== DOCUMENT SEGMENT ==
"""

In United States copyright law, transformative use or transformation is a type of fair use that builds on a copyrighted work in a different manner or for a different purpose from the original, and thus does not infringe its holder's copyright. Transformation is an important issue in deciding whether a use meets the first factor of the fair use test, and is generally critical for determining whether a use is in fact fair, although no one factor is dispositive.

Transformativeness is a characteristic of such derivative works that makes them transcend, or place in a new light, the underlying works on which they are based. In computer- and Internet-related works, the transformative characteristic of the later work is often that it provides the public with a benefit not previously available to it, which would otherwise remain unavailable. Such transformativeness weighs heavily in a fair use analysis and may excuse what seems a clear copyright infringement from liability.

In United States patent law, the term also refers to a completely unrelated test, that deals with patent eligibility rather than with patent infringement. In re Bilski established that a patent-eligible invention must "transform a particular article into a different state or thing" from what has been discovered in Nature.

== Basis ==

Like most of the modern fair use doctrine, the doctrine of transformation was heavily influenced by the 1841 circuit court case Folsom v. Marsh. In that case, Justice Story ruled that
if [someone] thus cites the most important parts of the work, with a view, not to criticize, but to supersede the use of the original work, and substitute the review for it, such a use will be deemed in law a piracy.
The standard of "supersed[ing] the use of the original work" would be widely cited as a standard for the degree to which a work was transformative when fair use had become more clearly fixed as a legal principle.

In the Copyright Act of 1976, Congress defined fair use explicitly for the first time, giving as one factor "the purpose and character of the use, including whether such use is of a commercial nature or is for nonprofit educational purposes". This factor was later determined to hinge in substantial part on transformation. See, e.g., Campbell v. Acuff-Rose Music, a case in the United States Supreme Court:
Under the first of the four 107 factors, "the purpose and character of the use, including whether such use is of a commercial nature ...," the inquiry focuses on whether the new work merely supersedes the objects of the original creation, or whether and to what extent it is controversially "transformative," altering the original with new expression, meaning, or message. The more transformative the new work, the less will be the significance of other factors, like commercialism, that may weigh against a finding of fair use.

"""

== DATASET EXTRACT ==
"""

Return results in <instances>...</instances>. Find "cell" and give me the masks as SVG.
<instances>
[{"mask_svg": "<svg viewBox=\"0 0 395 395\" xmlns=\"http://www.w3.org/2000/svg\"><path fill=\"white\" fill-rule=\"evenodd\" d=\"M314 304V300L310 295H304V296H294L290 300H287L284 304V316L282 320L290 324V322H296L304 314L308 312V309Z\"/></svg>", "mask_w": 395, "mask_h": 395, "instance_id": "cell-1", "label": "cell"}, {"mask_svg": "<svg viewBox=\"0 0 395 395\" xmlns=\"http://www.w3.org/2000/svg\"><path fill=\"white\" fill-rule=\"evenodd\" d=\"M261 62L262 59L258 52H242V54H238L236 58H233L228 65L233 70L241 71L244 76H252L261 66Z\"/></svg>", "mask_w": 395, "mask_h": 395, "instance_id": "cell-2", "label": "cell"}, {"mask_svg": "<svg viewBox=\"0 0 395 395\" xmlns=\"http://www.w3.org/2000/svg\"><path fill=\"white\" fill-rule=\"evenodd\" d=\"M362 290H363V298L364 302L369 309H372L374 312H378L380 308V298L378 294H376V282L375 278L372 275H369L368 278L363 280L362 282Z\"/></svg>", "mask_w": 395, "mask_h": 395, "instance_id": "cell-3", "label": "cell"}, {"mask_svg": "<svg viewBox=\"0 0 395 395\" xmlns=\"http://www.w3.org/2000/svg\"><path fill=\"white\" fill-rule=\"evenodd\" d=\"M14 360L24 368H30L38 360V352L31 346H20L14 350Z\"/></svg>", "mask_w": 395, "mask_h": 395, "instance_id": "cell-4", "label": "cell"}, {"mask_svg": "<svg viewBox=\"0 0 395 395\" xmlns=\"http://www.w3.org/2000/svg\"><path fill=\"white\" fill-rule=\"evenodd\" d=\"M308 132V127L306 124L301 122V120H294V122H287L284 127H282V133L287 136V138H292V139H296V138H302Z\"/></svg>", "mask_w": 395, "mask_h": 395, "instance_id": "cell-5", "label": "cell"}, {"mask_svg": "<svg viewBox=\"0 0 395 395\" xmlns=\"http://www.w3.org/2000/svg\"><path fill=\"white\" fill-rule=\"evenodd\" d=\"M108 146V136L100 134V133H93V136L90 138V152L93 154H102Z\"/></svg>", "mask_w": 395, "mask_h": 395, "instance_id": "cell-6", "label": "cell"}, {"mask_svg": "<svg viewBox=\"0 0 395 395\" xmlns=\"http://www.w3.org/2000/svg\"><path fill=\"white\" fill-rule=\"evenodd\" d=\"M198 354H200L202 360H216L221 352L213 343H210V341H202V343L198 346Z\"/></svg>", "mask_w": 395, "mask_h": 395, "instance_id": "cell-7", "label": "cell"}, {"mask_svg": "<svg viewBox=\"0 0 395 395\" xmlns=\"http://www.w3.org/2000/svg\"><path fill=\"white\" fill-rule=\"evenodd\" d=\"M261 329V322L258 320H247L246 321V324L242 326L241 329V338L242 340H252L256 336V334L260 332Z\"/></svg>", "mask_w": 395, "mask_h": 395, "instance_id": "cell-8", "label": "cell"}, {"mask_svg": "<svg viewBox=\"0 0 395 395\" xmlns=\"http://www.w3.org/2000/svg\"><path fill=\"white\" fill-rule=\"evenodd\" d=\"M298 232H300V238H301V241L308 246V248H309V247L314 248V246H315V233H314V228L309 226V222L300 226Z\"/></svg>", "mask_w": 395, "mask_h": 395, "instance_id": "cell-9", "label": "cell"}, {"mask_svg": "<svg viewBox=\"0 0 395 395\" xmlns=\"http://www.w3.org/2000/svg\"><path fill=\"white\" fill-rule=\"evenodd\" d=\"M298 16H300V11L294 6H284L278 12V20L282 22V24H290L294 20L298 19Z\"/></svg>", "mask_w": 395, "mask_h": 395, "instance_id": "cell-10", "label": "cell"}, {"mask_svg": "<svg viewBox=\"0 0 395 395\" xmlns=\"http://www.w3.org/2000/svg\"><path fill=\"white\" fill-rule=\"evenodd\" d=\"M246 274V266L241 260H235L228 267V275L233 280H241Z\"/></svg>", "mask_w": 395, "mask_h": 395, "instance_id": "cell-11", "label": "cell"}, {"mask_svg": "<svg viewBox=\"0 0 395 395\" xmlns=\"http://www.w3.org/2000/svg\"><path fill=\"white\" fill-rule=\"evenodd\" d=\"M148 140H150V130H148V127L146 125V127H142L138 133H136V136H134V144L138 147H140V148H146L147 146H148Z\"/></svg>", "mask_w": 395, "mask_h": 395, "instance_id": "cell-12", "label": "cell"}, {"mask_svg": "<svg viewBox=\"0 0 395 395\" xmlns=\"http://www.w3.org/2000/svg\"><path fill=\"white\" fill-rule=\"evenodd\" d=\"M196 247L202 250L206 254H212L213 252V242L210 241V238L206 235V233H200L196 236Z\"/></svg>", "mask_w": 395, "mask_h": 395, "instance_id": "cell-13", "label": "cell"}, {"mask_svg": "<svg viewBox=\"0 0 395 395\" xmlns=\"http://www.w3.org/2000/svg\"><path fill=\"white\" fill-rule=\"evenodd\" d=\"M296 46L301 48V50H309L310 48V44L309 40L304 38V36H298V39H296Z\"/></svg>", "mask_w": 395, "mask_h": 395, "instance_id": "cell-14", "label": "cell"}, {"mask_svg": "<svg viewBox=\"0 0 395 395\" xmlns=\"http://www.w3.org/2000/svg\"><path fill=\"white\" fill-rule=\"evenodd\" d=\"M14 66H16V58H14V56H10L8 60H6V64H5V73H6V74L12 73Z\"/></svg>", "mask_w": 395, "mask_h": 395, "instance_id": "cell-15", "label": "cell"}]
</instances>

"""

== WORK TASK A ==
According to the passage on transformative use, which 1841 circuit court case heavily influenced the doctrine of transformation?
== WORK TASK B ==
Write the next part of the passage on transformative use.
This work does not require the data.

== OUTPUT A ==
Folsom v. Marsh

== OUTPUT B ==
Campbell is important in large part because of this statement, ordering that commerciality should be given less weight in fair-use determinations and transformation great weight.

==Application==
There is no "bright line test" to determine whether one work supersedes the purpose of another; like the determination of fair use generally, it involves significant judgment calls. However, there is substantial precedent that clarifies the nature of transformation in law.

A transformative parody, showing grotesque versions of Scooby-Doo, Where Are You! characters participating in tax evasion and being brutally killed by a character from Breaking Bad.

Generally, use of a work to comment on the work itself somehow will qualify as transformative. Quoting portions of a work to criticize it, as in a book review, is transformative. Likewise, parody is transformative – repurposing a work to mock the work itself or the principles the work represents serves a very different purpose from that of the original work.

Repurposing a work to aid identification of the base work is also generally transformative. In Kelly v. Arriba Soft Corp. and Perfect 10 v. Google, the respective courts held that the creation and use of thumbnails to allow users of a search engine to easily browse through images returned by their search was transformative.

Of course, as noted above, no one factor of fair use is dispositive; all must be considered. Even transformative uses can be infringing, if other factors weigh against the defendant. For example, in Rogers v. Koons transformation was not even cited as the court found the use failed to meet any of the purposes in the preamble of 17 USC § 107. However, in Blanch v. Koons it was ruled that a collage painting including a close representation of a photograph was sufficiently transformative because "compared to Blanch’s original photograph, Koons completely inverted the legs’ orientation, painting them to surreally dangle or float over the other elements of the painting. Koons also changed the coloring and added a heel to one of the feet, which had been completely obscured in Blanch's photograph."

==Examples==
===Campbell===
Transformativeness is a crucial factor in current legal analysis of derivative works largely as a result of the Supreme Court's 1994 decision in Campbell v. Acuff-Rose Music, Inc. The Court's opinion emphasized the importance of transformativeness in its fair use analysis of the accused infringers' parody of "Oh, Pretty Woman," which the case involved. In parody, as the Court explained, the transformativeness is the new insight that readers, listeners, or viewers gain from the parodic treatment of the original work. As the Court pointed out, the words of the parody "derisively demonstrat[e] how bland and banal the Orbison [Pretty Woman] song" is.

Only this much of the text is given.